Neither of my TV Minis will allow me to play music (via Pandora) by selecting 'Music and Photos' from the main Tivo menu. As soon as I highlight the 'Music and Photos' menu option, a blue screen appears with the following message:

Unexpected Problem

There was an unexpected problem. (C501)

It seems this issue started happening within the last 2-3 weeks.

Has anyone else experienced this problem and if so, how did you get it resolved?

Thank you.


----------



## Gregg G (Oct 22, 2013)

I am also having the same problem. Tivo said they are working on a fix. They dont have any idea how long it will take. It started right after my Mini had the new update.


----------



## David55125 (Oct 22, 2013)

Gregg G said:


> I am also having the same problem. Tivo said they are working on a fix. They dont have any idea how long it will take. It started right after my Mini had the new update.

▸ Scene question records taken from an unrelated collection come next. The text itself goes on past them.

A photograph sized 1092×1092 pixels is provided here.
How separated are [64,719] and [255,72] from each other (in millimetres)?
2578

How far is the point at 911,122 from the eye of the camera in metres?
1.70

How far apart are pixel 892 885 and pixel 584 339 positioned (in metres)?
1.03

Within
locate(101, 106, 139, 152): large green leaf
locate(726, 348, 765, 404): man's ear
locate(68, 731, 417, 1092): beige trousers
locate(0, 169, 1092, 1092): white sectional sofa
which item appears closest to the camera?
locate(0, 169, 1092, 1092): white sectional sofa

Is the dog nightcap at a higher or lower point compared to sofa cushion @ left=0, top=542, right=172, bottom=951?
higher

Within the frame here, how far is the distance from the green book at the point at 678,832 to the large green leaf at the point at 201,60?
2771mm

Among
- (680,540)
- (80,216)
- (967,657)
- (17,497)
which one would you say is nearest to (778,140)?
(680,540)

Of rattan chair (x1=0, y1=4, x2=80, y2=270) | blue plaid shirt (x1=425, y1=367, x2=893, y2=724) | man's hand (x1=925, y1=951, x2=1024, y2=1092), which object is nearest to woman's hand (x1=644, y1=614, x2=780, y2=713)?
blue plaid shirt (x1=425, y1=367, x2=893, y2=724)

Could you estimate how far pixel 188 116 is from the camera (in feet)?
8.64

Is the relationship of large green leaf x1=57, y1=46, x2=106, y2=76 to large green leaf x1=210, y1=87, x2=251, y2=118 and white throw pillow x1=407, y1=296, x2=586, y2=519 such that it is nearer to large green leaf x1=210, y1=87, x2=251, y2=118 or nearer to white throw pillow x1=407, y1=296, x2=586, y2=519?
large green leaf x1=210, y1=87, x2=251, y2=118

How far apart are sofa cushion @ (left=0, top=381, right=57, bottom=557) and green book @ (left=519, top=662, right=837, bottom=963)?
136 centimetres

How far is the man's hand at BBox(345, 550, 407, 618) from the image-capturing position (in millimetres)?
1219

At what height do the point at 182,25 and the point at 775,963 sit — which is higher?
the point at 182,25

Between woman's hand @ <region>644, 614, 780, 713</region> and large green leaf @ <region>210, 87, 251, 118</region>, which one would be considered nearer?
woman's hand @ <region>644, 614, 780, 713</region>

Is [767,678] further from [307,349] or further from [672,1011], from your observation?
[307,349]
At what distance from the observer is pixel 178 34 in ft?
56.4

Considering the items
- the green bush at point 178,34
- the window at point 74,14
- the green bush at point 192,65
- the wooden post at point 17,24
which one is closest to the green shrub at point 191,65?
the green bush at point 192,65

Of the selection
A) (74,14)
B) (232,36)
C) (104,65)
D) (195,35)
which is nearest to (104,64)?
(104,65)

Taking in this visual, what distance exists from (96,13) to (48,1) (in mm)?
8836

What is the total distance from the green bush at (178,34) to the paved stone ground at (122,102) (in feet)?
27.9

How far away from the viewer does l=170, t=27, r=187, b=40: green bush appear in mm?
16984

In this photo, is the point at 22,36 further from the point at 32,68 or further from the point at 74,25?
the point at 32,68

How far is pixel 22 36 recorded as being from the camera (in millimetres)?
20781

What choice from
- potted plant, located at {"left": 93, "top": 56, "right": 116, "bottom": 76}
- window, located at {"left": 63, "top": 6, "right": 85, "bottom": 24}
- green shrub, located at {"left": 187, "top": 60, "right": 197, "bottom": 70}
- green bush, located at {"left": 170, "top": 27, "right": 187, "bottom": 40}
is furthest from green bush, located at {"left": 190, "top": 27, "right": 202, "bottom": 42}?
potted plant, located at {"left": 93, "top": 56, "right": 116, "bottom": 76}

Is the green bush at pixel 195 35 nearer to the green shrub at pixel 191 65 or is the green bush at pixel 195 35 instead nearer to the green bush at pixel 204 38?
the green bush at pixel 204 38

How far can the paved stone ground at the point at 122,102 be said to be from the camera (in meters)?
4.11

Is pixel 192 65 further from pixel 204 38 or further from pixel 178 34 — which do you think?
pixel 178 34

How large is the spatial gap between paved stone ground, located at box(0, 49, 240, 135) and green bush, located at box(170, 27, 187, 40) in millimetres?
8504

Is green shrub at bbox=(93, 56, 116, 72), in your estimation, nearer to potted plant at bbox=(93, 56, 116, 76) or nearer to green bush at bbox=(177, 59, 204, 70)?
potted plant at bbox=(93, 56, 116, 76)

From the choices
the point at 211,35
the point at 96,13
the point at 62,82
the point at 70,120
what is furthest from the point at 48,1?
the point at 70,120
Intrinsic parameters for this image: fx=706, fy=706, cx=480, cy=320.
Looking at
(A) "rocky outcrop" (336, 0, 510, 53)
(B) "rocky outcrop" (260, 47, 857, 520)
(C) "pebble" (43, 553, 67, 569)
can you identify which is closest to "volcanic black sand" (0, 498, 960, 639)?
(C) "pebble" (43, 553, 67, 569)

Thank you for your reply. I wish Tivo would do a better job of testing their updates before rolling them out. And based on people's experiences mentioned in this thread:

http://www.tivocommunity.com/tivo-vb/showthread.php?t=499590

it might be awhile before we see a fix to our C501 error.


----------



## weavb013 (Nov 28, 2009)

I also started to receive the C501 error after the last update on my Mini. I spoke to TiVo support and they acknowledged it was an issue and their engineers are working on it. No ETA on a solution though.


----------



## moyekj (Jan 24, 2006)

No problems here with 20.3.7 software on my Mini. I've got Pandora going on my Mini right now. Don't know if it matters but I have Roamio Pro as a host (also with 20.3.7 software).


----------



## trlyka (May 21, 2003)

I have this issue too. It is intermittent though. I can get past it if I try a few times. But I was trying to get to the 'Settings & Messages' option, so I would get stuck when it landed on Music & Photos which I had no need for.


----------



## David55125 (Oct 22, 2013)

moyekj said:


> No problems here with 20.3.7 software on my Mini. I've got Pandora going on my Mini right now. Don't know if it matters but I have Roamio Pro as a host (also with 20.3.7 software).

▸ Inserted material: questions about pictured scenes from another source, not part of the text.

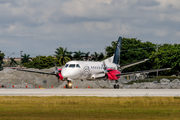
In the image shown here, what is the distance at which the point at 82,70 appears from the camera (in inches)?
1950

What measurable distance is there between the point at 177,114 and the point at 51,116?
258 inches

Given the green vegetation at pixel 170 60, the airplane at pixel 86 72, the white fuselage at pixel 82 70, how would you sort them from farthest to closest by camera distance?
the green vegetation at pixel 170 60 < the airplane at pixel 86 72 < the white fuselage at pixel 82 70

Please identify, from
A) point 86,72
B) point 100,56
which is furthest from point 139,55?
point 86,72

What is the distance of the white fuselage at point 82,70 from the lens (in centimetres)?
4709

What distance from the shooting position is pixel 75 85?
218ft

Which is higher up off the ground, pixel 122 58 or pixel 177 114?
pixel 122 58

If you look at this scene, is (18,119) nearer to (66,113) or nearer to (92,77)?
(66,113)

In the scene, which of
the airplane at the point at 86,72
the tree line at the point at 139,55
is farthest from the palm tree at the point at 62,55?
the airplane at the point at 86,72

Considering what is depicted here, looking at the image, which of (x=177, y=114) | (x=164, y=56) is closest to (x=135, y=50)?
(x=164, y=56)

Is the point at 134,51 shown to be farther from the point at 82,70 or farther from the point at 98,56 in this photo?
the point at 82,70

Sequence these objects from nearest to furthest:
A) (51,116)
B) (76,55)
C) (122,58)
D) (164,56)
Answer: (51,116), (164,56), (122,58), (76,55)

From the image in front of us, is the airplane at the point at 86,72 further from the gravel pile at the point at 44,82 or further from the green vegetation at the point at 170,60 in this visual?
the green vegetation at the point at 170,60

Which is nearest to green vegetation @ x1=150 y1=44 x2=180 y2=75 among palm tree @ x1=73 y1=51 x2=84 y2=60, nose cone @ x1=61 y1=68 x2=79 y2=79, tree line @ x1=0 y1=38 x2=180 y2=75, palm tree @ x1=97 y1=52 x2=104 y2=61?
tree line @ x1=0 y1=38 x2=180 y2=75

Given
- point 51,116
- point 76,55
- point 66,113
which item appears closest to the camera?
point 51,116
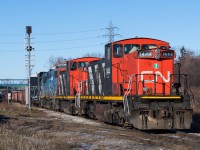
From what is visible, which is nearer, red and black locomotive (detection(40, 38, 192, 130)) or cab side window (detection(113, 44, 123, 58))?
red and black locomotive (detection(40, 38, 192, 130))

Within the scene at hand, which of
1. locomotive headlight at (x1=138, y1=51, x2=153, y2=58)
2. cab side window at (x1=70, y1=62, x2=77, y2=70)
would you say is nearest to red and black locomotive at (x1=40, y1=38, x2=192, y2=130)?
locomotive headlight at (x1=138, y1=51, x2=153, y2=58)

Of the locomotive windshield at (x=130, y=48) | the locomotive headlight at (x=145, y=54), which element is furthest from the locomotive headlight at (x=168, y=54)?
the locomotive windshield at (x=130, y=48)

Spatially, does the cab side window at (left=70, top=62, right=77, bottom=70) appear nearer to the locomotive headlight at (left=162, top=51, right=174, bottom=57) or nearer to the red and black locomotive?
the red and black locomotive

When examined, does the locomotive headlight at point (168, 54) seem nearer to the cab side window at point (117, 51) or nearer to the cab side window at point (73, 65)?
the cab side window at point (117, 51)

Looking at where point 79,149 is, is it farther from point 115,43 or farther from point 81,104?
point 81,104

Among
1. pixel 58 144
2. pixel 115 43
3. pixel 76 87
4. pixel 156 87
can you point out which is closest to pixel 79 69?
pixel 76 87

That's interesting. I too have 20.3.7 on my Minis (2), however, one is connected to a Premier and the other is connected to an XL4. Neither of the Minis are able to access the Music and Photos menu option and both the host receivers work perfectly.


----------



## moyekj (Jan 24, 2006)

David55125 said:


> That's interesting. I too have 20.3.7 on my Minis (2), however, one is connected to a Premier and the other is connected to an XL4. Neither of them are able to access the Music and Photos menu option.

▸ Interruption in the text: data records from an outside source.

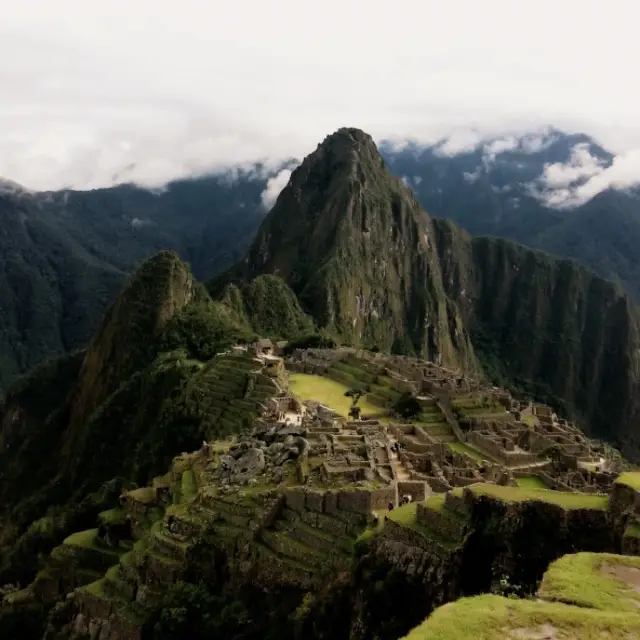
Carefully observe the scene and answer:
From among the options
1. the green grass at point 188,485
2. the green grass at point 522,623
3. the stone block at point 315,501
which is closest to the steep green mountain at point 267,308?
the green grass at point 188,485

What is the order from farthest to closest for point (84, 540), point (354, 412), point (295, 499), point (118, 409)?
point (118, 409) → point (354, 412) → point (84, 540) → point (295, 499)

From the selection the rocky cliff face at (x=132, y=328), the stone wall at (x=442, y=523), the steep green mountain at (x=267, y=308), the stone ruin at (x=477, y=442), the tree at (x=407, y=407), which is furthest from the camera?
the steep green mountain at (x=267, y=308)

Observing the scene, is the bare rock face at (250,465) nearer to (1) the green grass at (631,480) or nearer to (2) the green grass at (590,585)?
(1) the green grass at (631,480)

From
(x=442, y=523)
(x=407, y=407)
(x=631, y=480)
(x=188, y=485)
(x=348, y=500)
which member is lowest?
(x=407, y=407)

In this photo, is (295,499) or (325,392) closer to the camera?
(295,499)

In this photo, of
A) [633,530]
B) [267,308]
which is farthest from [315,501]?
[267,308]

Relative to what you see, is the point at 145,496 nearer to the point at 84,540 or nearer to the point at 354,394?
the point at 84,540
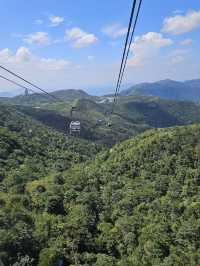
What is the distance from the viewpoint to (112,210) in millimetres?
102438

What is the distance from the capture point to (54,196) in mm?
98938

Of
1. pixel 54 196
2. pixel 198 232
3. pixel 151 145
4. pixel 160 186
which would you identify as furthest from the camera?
pixel 151 145

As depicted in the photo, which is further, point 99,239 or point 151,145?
point 151,145

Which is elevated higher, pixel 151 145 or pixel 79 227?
pixel 151 145

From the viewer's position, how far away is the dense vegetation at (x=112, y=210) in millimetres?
72250

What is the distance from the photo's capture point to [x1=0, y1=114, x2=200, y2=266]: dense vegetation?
237ft

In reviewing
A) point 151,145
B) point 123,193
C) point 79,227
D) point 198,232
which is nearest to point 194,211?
point 198,232

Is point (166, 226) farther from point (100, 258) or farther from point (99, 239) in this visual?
point (100, 258)

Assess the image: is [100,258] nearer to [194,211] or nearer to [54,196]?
[54,196]

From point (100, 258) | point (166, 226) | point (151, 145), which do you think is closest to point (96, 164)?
point (151, 145)

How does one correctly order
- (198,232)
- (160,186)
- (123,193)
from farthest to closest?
1. (160,186)
2. (123,193)
3. (198,232)

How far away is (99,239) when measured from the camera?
81625mm

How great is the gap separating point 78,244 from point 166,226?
22.3 meters

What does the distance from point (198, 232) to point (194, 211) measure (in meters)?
13.3
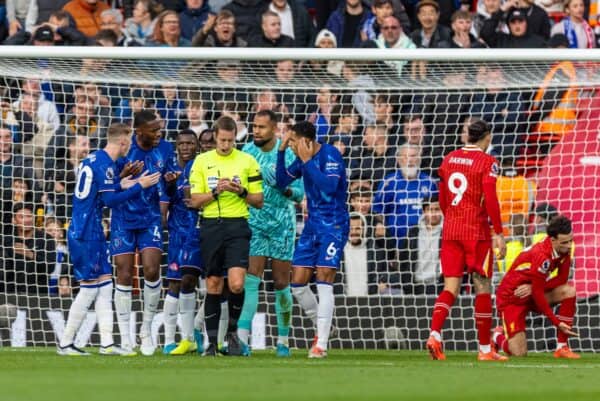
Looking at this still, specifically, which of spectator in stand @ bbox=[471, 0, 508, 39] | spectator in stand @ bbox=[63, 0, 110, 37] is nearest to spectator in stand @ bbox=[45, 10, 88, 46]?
spectator in stand @ bbox=[63, 0, 110, 37]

 FYI, I switched my Mini host to my Elite (with 0 tuners allocated for live TV) and didn't change anything so I don't think the problem is host related.


----------



## TiVo_Bryan (Sep 19, 2013)

From my understanding of this issue, we need to make sure that the hosts for the Minis are updated to 20.3.7, as well. Please make sure that your hosts have this fall update* and then see if that resolves your issue. 


*Force a service connection on the host and download the new update. Your TiVo should then be in a Pending Restart mode. Reboot the TiVo to install the update and then verify that you have the 20.3.7 software installed.


----------



## moyekj (Jan 24, 2006)

But Elite/XL4 units don't yet have the 20.3.7 software update I think even if you signed up for priority release, so unless you are using a Roamio as a host unit you are SOL? I guess TiVo could help expedite things by enabling TSNs to get 20.3.7 software update for all accounts with at least 1 Mini and 1 4 tuner Premiere unit.


----------



## TiVo_Bryan (Sep 19, 2013)

I escalated the issue internally here at TiVo HQ and the teams responsible for the Premiere roll out schedule have been notified.


----------



## David55125 (Oct 22, 2013)

Thanks, Bryan. I sure hope the rollout to the Premiere happens soon.


----------



## Frank_H (May 21, 2011)

I just got my fall update today. It resolved the 501 error on the mini.


----------



## David55125 (Oct 22, 2013)

Frank_H said:


> I just got my fall update today. It resolved the 501 error on the mini.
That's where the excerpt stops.